■ **本文抜粋**:
_ _ _ _ _
経済規模指標と“豊かさ実感”の乖離

下記は日本の実質GDPの時系列グラフです。単位は兆円。戦後すぐから2007年まで*1を時代ごとに色分けしています。

一番左の無色のところが戦後経済の混乱期。次のグレーが高度成長時代。その右の無色部分が1974年のオイルショックを機に経済成長の質が変った時代。そして薄緑のところが1986年からのバブル経済。最後の薄ピンク、1993年あたりからが“失われた10年”を含む停滞期です。



このグラフを見ていると、ちょっと違和感を感じます。生活者としては少なくとも直近の15年、こんなに実質GDPが伸びている実感はもてないからです。

ひとつの理由はこのグラフが“実質”GDPだからでしょう。人の感覚は名目GDPに近くなるので、デフレが続いている昨今において“実質的な経済成長”を体感するのは難しいことです。

しかしそれにしても「デフレでモノがどんどん安くなり、実質的には過去15年もこれだけ経済成長したのですよ」といわれても、にわかには信じがたい気もします。なぜこんなにGDPと実感が異なっているのでしょう?

★★★

まずは左から2番目のグレーの部分、高度成長時代をみて見ましょう。この時代の経済成長とは、「炊飯器と冷蔵庫と洗濯機とテレビが我が家に来た」ということでした。人々は食べるに困らなくなり、家には毎年新しい家具や家電が増える。それは“とてもわかりやすい経済成長”だったのです。

その右側の白い部分、1974年のオイルショックを克服して成長を続けた日本。ここでも、クーラーに電子レンジと、“モノの豊かさ”は引き続き向上します。

加えてこの時期は機械系、電子系の日本製品が世界中で売れはじめた時期です。それまでの日本は“安い労働力”を売る国でした。しかしこの時期、日本製品は“高い技術力”によって売れるようになり、日本人は必ずしも働く時間で勝負をする必要がなくなります。
_ _ _ _ _
■ **作業内容**:
実質GDPと豊かさ実感の乖離を扱った本文では、どんな家電製品が名前を挙げて紹介されていますか?すべて答えてください。 この後に続く行は、本文の内容とは関係ありません。

■ **記録データ**:
_ _ _ _ _
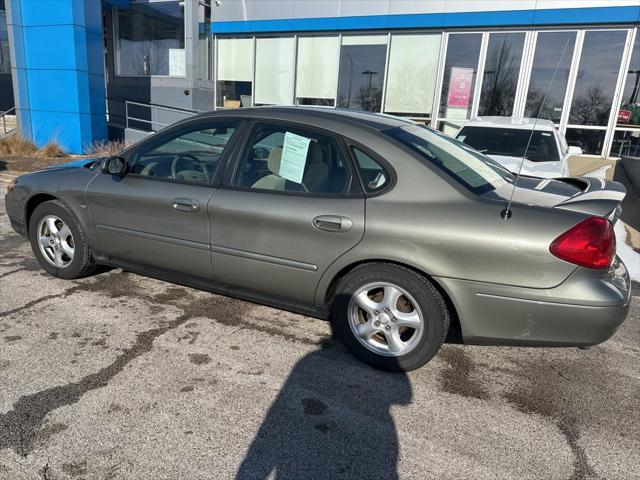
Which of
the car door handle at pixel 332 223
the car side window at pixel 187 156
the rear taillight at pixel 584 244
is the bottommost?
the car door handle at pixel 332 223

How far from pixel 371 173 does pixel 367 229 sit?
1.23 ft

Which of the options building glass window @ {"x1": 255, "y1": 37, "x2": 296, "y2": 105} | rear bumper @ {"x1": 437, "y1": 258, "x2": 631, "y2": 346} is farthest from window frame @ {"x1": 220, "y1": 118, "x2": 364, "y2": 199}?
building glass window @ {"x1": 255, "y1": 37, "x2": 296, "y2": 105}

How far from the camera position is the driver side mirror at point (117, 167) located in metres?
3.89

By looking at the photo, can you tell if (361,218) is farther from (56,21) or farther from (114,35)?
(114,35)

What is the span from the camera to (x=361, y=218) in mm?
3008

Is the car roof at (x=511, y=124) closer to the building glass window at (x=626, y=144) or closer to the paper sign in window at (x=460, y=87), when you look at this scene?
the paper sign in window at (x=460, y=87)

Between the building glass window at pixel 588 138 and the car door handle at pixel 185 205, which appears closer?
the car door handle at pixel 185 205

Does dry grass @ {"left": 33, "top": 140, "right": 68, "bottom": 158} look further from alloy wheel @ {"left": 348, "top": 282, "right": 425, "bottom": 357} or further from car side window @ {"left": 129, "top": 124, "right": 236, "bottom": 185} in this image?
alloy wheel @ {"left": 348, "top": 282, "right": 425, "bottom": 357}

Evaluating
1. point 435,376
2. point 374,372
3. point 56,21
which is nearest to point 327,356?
_ _ _ _ _
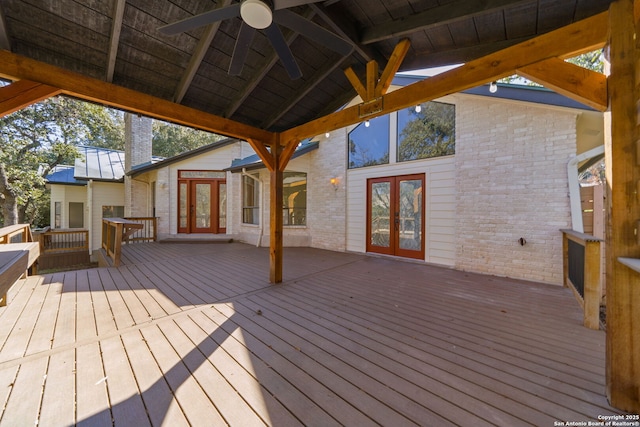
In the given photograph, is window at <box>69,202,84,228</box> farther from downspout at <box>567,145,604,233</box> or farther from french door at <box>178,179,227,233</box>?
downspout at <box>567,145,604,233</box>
_ _ _ _ _
■ **完成解答**:
炊飯器、冷蔵庫、洗濯機、テレビ、クーラー、電子レンジ